Once you've written that, you run it through a separate renderer — a command-line tool, a desktop app, or a mobile app that understands the format — to see what it actually looks like with chords positioned above the lyrics. You're editing blind until you do.

ChordPro has its place, and a lot of guitarists still rely on it. Chordly still works with that format, and there is a dedicated ChordPro section in these docs for those workflows. But the format still comes with the same underlying limitation: you are authoring markup, not working in a live document. The workflow is slower, the formatting is limited, and even basic visual decisions take more effort than they should.

What Chordly does instead

Chordly gives you a live document instead. You type your lyrics directly into the page and drag chords from the palette onto the word or syllable they belong to. The chord appears above the text immediately. What you see while editing is the finished result, and getting there is much faster because there's no write-render-fix loop slowing you down.

The chord palette sits below the toolbar. It shows your recently used chords first and includes a search field so you can find any chord quickly. Hover over a chord and you'll see the fingering diagram. Drag it to your lyrics and it lands above the character you drop it on. Move it by dragging it again. Delete it with a single backspace when the cursor is on it.

The chords are fully formattable, just like the rest of the document. Change the font, adjust the size, pick a color, make them bold. The lyrics underneath have all the same controls. You can make a chorus look different from a verse, increase the font size for readability on stage, or color-code sections however you want.

That's the difference. Most chord sheet tools either render a ChordPro file or give you a plain-text editor with a music-specific veneer. Chordly gives you a real document editor designed around the way musicians actually work.

What else Chordly lets you do

Guitar tabs

The editor also has a tab staff: a full guitar tab notation environment that drops into your document as a block. You can mix chord sheet sections and tab sections in the same song, which is useful for arrangements that combine rhythm playing and lead passages.

Perform your songs

Every song has a Play Mode: a full-screen view designed for reading on stage or in practice. Autoscroll keeps the page moving at the speed you set so your hands can stay on the guitar. The built-in metronome gives you a click track, and you can transpose the chords in real time to match a capo position or a different key without editing the song itself.

Work with others

Songs can be shared with other Chordly users. You control whether they can view or edit, and changes in a shared editing session appear in real time.


Where to start

The Quick Start gets you from a new account to a finished song in a few minutes. From there, the rest of the docs follow what you're doing:

FAQ

Is Chordly free to use?
Yes. Chordly has a free plan with unlimited songs, chord sheets, guitar tabs, Play Mode, autoscroll, and transposing.
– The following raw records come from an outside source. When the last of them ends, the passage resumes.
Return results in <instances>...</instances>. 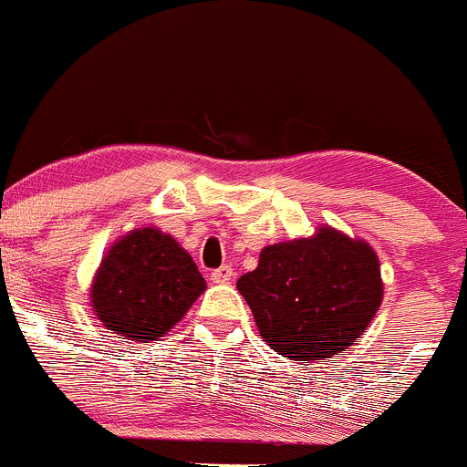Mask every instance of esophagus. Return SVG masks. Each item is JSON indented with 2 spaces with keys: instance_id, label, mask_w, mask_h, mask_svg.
<instances>
[{
  "instance_id": "esophagus-1",
  "label": "esophagus",
  "mask_w": 467,
  "mask_h": 467,
  "mask_svg": "<svg viewBox=\"0 0 467 467\" xmlns=\"http://www.w3.org/2000/svg\"><path fill=\"white\" fill-rule=\"evenodd\" d=\"M212 283H230L234 278V272H233V267H228V265H223V267H219V269H213L212 272Z\"/></svg>"
}]
</instances>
Pro adds PDF downloads, an AI assistant, real-time collaborators, and ChordPro import and export.
Does Chordly work on mobile?
Chordly is a web app that runs in your browser on any device. The editing experience is designed primarily for desktop, but Play Mode works well on mobile for reading charts while performing.
Do I need to download anything?
No. Chordly runs entirely in the browser and does not require any download or installation.
Can I import my existing chord sheets?
Yes, if they are in ChordPro format. Chordly can import .chordpro, .cho, and compatible files. ChordPro import is a Pro feature.
Can I share songs with people who do not have a Chordly account?
You can export any song to PDF and share that file with anyone. For live sharing, the recipient will need a Chordly account to view or edit the song in the app.
What makes Chordly different from other chord sheet apps?
Chordly is a visual document editor, not a text-based ChordPro renderer. You drag chords onto your lyrics and see the finished result as you work, with full control over fonts, colors, spacing, and layout.